[START OF DATASET ROWS]

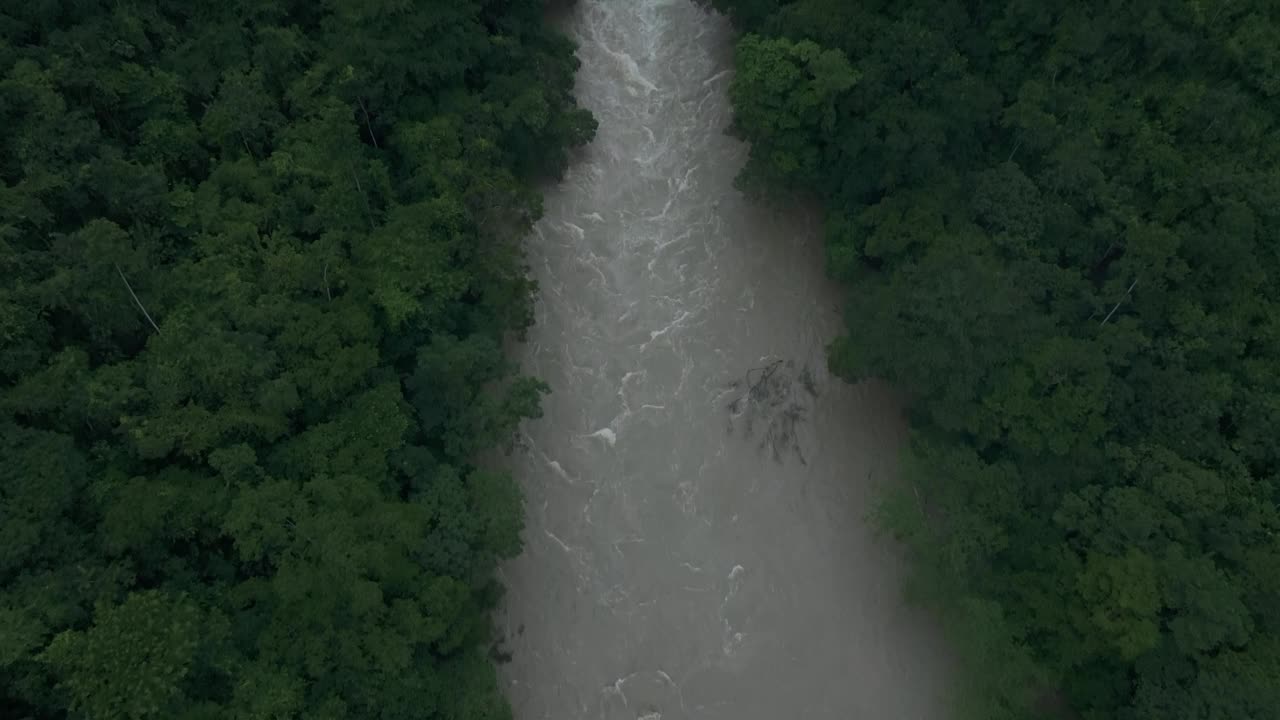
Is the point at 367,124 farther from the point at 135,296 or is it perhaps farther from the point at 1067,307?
the point at 1067,307

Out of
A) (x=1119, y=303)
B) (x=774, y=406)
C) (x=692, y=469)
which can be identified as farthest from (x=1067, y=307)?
(x=692, y=469)

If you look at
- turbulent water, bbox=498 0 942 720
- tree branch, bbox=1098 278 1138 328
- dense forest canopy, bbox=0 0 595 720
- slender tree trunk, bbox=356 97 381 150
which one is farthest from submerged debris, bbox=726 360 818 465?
slender tree trunk, bbox=356 97 381 150

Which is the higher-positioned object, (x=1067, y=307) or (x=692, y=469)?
(x=1067, y=307)

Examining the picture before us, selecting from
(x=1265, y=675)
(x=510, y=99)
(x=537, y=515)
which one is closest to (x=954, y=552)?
(x=1265, y=675)

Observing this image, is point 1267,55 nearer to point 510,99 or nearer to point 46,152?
point 510,99

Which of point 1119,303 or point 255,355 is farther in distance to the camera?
point 1119,303

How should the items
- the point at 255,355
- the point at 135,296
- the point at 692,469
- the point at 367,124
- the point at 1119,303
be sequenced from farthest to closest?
the point at 367,124 → the point at 692,469 → the point at 1119,303 → the point at 255,355 → the point at 135,296
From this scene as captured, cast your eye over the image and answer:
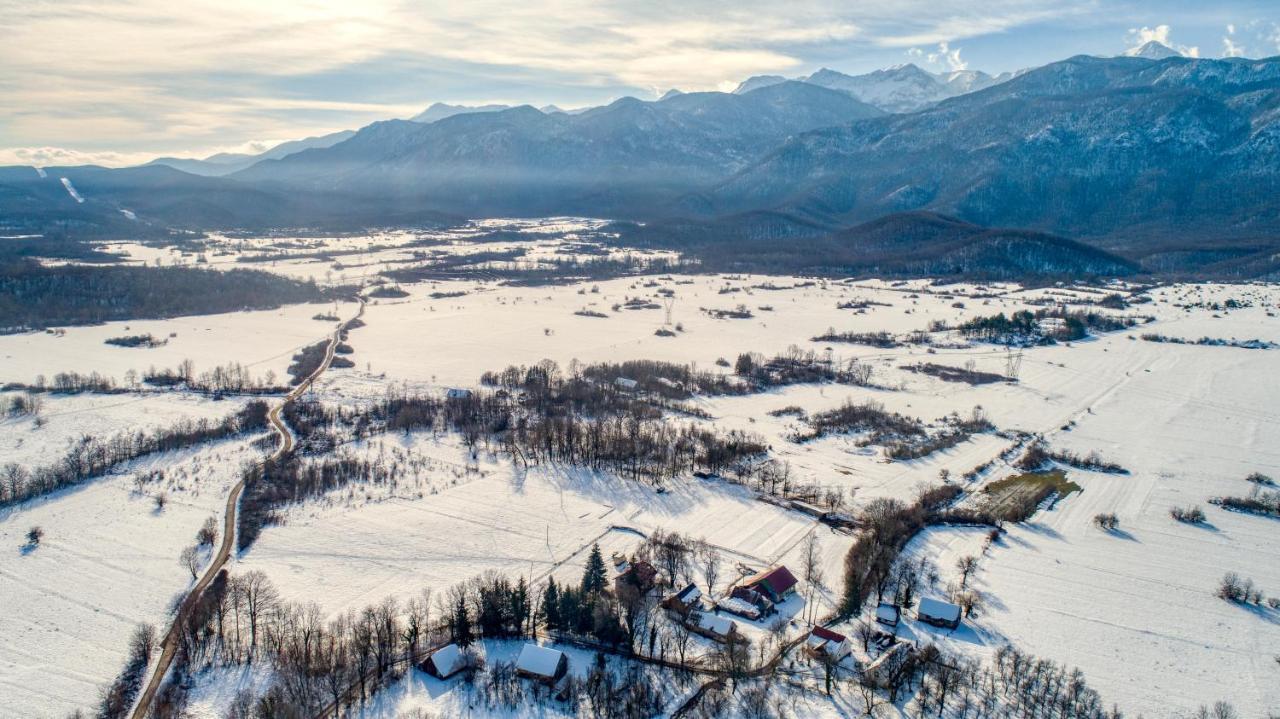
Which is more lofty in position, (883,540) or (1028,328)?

[END OF DATASET ROWS]

> STATED PROBLEM
Reproduce every line of the records above verbatim, leaving out the pictures.

> WRITTEN RESPONSE
Is the point at 367,124 farther from the point at 135,296 or is it perhaps farther from the point at 1067,307?
the point at 1067,307

Out of
A) (x=1119, y=303)
B) (x=774, y=406)
C) (x=692, y=469)
which can be identified as farthest from (x=1067, y=307)?
(x=692, y=469)

If you look at
- turbulent water, bbox=498 0 942 720
- tree branch, bbox=1098 278 1138 328
- dense forest canopy, bbox=0 0 595 720
- slender tree trunk, bbox=356 97 381 150
which one is farthest from submerged debris, bbox=726 360 818 465?
slender tree trunk, bbox=356 97 381 150

Which is the higher-positioned object, (x=1067, y=307) or (x=692, y=469)?
(x=1067, y=307)

Examining the picture before us, selecting from
(x=1265, y=675)
(x=510, y=99)
(x=537, y=515)
which one is closest to (x=954, y=552)?
(x=1265, y=675)

Observing this image, is point 1267,55 nearer to point 510,99 or nearer to point 46,152?
point 510,99

Which of point 1119,303 or point 255,355 is farther in distance to the camera?
point 1119,303

How should the items
- the point at 255,355
- the point at 135,296
- the point at 692,469
- the point at 367,124
- the point at 1119,303
be sequenced from farthest to closest?
the point at 367,124 → the point at 692,469 → the point at 1119,303 → the point at 255,355 → the point at 135,296
From this scene as captured, cast your eye over the image and answer:
Which is more lofty in position, (883,540) or (1028,328)?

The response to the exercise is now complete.